Joey loved the Village as only those who move here from some other where can. He spoke of his Brooklyn home as someone else might speak of Ashtabula. In the late ’50s and early ’60s, when he was at war with the Profacis, it used to be a regular police number to run over to 49-51 President Street in Brooklyn, the office of his Direct Vending Machine Company and, upstairs, what was known as the Dormitory for his associates, and pick up maybe a couple of dozen of his friends, then to scour the Village and Little Italy looking for Joey. One night he issued a blanket invitation to everyone in Jack Barry’s to breakfast with him at Luna’s at 112 Mulberry Street — half a block from where he was killed the week before last — and when he was told the cops were looking for him he and everyone else went out the back. The only reason a participant remembers the event is the sight of Gallo boosting a lady over a fence, an event sexually stirring for the onlooker, if not the lady.
Joe lived for a time at 63 East 11th Street but his last home before he went up was in a building now gone next to the American Youth Hostel, also now gone, where there is now a series of shops at 14 to 22 West 8th Street. He lived there, in a ground floor apartment, with his wife, Jeffie, when they ran into Jeffie’s first husband, Gerry Mulligan, who was playing at the Village Vanguard. It must have been a bad split because, Joey said, laughing, “He looked me up and down and then he turned to Jeffie and said: ‘You must have scoured the gutters of the Village to find somebody lower than a jazz musician.’ ”
Joey got sent up, he always maintained, on a bum rap. It was extortion and he freely admitted — cheerfully admitted might be more accurate — that he was trying to extort money from a man named Ted Moss. The thing was, Joey said, that the cops said he was trying to extort a piece of Moss’s bars. One night in one of the bars, the one at the corner of 12th Street and University Place, where Shine’s was later, he gestured to the only other customer in the bar and said: “Look — this joint takes in maybe $150 a week. Do I need to muscle a guy for a lousy $75? But the bastard is shylocking and this is my territory. Let him keep his fucking bars but let him keep out of my business.” The cops, Joey claimed, couldn’t admit in court that they were talking about shylocking so they doctored their telephone tapes. He stood mute, thinking that he would win on appeal, and did 10 years as a result of that mistake.

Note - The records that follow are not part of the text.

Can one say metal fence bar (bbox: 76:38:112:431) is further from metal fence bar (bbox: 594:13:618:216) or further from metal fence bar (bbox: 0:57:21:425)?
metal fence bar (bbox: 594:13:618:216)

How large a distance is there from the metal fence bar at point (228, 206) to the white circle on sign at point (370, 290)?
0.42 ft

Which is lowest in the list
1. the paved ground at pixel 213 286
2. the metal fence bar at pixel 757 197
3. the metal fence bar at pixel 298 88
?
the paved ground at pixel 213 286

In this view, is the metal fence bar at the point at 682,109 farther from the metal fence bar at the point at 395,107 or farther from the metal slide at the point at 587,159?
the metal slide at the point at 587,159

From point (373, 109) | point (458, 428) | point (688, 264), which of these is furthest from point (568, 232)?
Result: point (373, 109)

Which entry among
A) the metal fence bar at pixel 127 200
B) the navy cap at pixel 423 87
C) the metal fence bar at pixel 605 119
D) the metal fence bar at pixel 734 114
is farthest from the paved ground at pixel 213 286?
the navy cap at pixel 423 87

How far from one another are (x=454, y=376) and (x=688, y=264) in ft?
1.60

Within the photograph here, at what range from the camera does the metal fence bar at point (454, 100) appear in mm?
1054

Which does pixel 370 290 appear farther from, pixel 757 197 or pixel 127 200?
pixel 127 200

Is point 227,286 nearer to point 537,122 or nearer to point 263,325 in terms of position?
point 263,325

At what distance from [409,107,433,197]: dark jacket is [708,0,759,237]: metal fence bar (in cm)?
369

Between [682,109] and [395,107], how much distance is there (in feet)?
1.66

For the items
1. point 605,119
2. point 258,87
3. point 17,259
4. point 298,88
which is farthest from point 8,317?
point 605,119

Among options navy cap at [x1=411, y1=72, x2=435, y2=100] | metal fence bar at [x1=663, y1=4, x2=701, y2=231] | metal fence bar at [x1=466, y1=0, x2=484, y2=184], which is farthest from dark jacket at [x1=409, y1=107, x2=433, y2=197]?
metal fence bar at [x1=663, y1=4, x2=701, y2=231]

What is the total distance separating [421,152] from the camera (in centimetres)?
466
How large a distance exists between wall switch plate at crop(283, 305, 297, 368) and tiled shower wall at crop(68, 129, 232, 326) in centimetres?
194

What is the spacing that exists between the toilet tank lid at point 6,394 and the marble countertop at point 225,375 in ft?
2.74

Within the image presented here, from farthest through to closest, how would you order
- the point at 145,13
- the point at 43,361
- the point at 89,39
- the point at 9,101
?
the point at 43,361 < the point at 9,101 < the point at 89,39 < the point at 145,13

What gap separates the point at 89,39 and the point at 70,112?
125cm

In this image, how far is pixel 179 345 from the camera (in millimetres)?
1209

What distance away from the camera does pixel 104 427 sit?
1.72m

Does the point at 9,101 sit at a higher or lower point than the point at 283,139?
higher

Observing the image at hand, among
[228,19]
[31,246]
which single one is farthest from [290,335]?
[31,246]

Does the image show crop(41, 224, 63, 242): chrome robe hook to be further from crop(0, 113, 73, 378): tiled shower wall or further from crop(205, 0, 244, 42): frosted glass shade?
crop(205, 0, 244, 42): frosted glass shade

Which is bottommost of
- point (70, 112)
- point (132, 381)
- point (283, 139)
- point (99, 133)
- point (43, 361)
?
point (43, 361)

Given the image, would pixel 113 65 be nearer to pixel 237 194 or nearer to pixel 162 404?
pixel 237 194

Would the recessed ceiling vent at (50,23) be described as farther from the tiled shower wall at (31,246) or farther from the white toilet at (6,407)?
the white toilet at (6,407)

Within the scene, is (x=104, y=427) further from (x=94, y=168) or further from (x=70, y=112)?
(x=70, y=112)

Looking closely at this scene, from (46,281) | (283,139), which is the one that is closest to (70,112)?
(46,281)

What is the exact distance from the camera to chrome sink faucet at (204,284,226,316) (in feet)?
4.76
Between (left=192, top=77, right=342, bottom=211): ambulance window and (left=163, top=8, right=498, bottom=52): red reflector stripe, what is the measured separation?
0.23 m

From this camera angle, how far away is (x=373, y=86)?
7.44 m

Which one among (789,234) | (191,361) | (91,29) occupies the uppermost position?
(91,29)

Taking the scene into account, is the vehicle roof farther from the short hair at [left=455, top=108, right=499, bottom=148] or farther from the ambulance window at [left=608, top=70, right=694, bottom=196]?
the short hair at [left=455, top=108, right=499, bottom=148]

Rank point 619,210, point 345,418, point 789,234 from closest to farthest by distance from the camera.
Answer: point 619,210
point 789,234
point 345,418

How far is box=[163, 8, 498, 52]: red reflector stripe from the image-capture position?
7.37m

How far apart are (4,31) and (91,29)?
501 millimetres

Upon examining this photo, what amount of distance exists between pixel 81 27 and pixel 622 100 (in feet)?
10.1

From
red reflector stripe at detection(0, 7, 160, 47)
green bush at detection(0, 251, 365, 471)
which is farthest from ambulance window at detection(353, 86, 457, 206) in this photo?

Even that mistake was made with a little Gallo panache. His lawyer, David Price, was ill and Joey asked for a continuance. General Sessions Judge Joseph A. Sarafite refused and, instead, appointed a lawyer, Irving Mendelson, to defend him. Joey took Mendelson aside and said, “That goddamned dago judge is never going to give me a fair shake.”
When Mendelson said Sarafite certainly would give him a fair shake and that he could vouch for it because the judge was a lifelong friend, Joey said: “You just told me all I want to know” and thereafter refused to speak to the judge’s lifelong friend. Sarafite subsequently hit Joey with the maximum possible sentence.
His daughter was born after he was sent up and Joey refused to see her or Jeffie on the theory that he was in and they were out and the hell with it. On a train back from Ocean Beach one summer Jeffie explained all that and said that when Joey got out the baby would be in her teens, she would be in her 40s, and that they both needed someone to love them. “But who?” she asked. “Would you marry me?” There was laughter and Jeffie laughed, too, and then said: “That’s the trouble. Who’s going to marry Joey Gallo’s wife, the chief of police?” She did have something of a problem, one that was resolved only when Joey gave her specific permission to get a divorce and re-marry.
New York is a tough town and no one who remains alive ever knows quite how tough. Sid Slater, who gave Joey the mezuzah he flashed at Bobby Kennedy, turned out later to have been something other than what Joey used to call his “token Hebe.” He was also Frank Hogan’s token fink, and it may be a mark of Joey’s class that when he had him beaten he had him beaten in the Copacabana. But Sid was a gangster and one night he left Joey’s apartment with Pat Wilson, the singer, and another friend, and started walking own MacDougal Street. He heard a heavy clomp of running feet behind him, reached into his coat, pulled out his piece, and whirled around to discover a Villager running to keep up with his Dalmatian who never knew how close he came to meeting Mr. Death.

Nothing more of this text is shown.